─── Texto para leitura ───

No intuito de despertar a atenção de empresários e criar um espaço de discussão de tendências e oportunidades, a Associação Brasileira de Turismo Rural (Abraturr) promoverá em São Paulo, entre 16 e 19 de setembro, a primeira Feira Nacional de Turismo Rural (Feiratur). O evento, que conta com o apoio do Sebrae e do Ministério do Turismo, reunirá representantes de destinos turísticos, de hotéis-fazendas e pousadas do campo, produtores locais de artesanato e agroindústria, além de agentes e operadores. “A comercialização é o principal gargalo do setor no Brasil. Em países como Argentina e Chile, os roteiros são divulgados e vendidos pela internet e muitas operadoras investem em destinos do campo. Aqui, a comercialização é feita quase exclusivamente pelos próprios proprietários”, diz Paulo Junqueira, da Abraturr em São Paulo. “Nosso maior objetivo este ano é incentivar o associativismo e atrair operadoras para minimizar esse problema. Também estamos elaborando a edição de um guia de turismo rural”, adianta.

Junqueira chama a atenção para o fato de que estabelecimentos de turismo rural não são apenas hotéis e pousadas localizadas em fazendas. Um alambique ou um engenho aberto à visitação, um pesque-pague ou uma empresa especializada em organizar cavalgadas, mesmo que não ofereçam hospedagem, também são destinos turísticos. Por isso a importância de se criar roteiros temáticos que, espalhados pelo País, integrem diferentes produtos em uma mesma viagem. Participar de uma cavalgada de lua cheia durante a noite na região de Itu, no interior de São Paulo, conhecer o processo de cultivo e fabricação de cacau no sul da Bahia, passar uma semana hospedado em uma vinícola na Serra Gaúcha ou um feriado prolongado em um rancho de pesca no Mato Grosso são algumas das mais de 100 opções de roteiros rurais já consolidados ou em formatação no País.

─── Segmento de dados ───

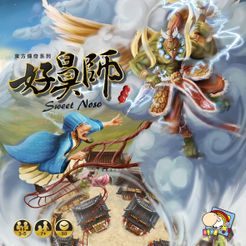 Sweet Nose box art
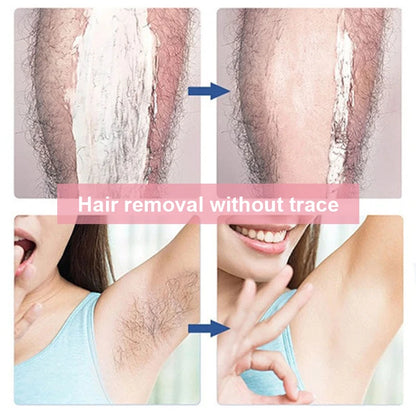 Crystal Hair Eraser Reusable Hair Removal Tool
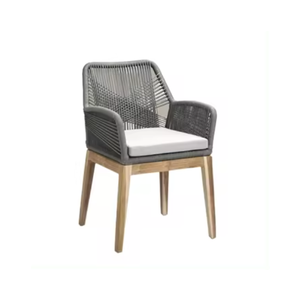 Garden Chairs Rattan <b>Wicker</b> Garden Sofas Dining Patio Outdoor <b>Furniture</b> High Quality Modern Style Handmade Rattan Chairs - Product Image 4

───

## Tarefas propostas
1. Segundo o texto sobre turismo rural, quais instituições apoiam a Feiratur?
2. Prossiga o texto sobre turismo rural a partir do ponto em que ele termina.

## Resultados esperados
1. O Sebrae e o Ministério do Turismo.

2.
Na proposta do Ministério do Turismo, explicitada no documento “Diretrizes para o desenvolvimento do turismo rural brasileiro”, publicado no ano passado, a modalidade é definida como “o conjunto de atividades turísticas desenvolvidas no meio rural, comprometido com a produção agropecuária, agregando valor a produtos e serviços, resgatando e promovendo o patrimônio cultural e natural da comunidade”. Dessa forma, engenhos centenários do interior de Pernambuco e os paredões rochosos da Serra Geral, em Santa Catarina, passam a ser tão valorizados quanto a cachaça, as compotas, a rapadura, os queijos, os embutidos e o vinho produzidos nessas fazendas, abertas ao turismo. O ponto forte é, acima de tudo, a diversidade: onde quer que o viajante procure, encontrará calma, beleza e poesia. “O mundo rural possibilita um turismo ócio-criativo calcado na tradição, no imaginário. Cada rota tem suas peculiaridades, uma determinada paisagem, atividades agrícolas características e um tipo específico de sertanejo, de caipira”, diz a agrônoma paulista Andréia Roque, diretora da Abraturr e professora de turismo rural no Senac.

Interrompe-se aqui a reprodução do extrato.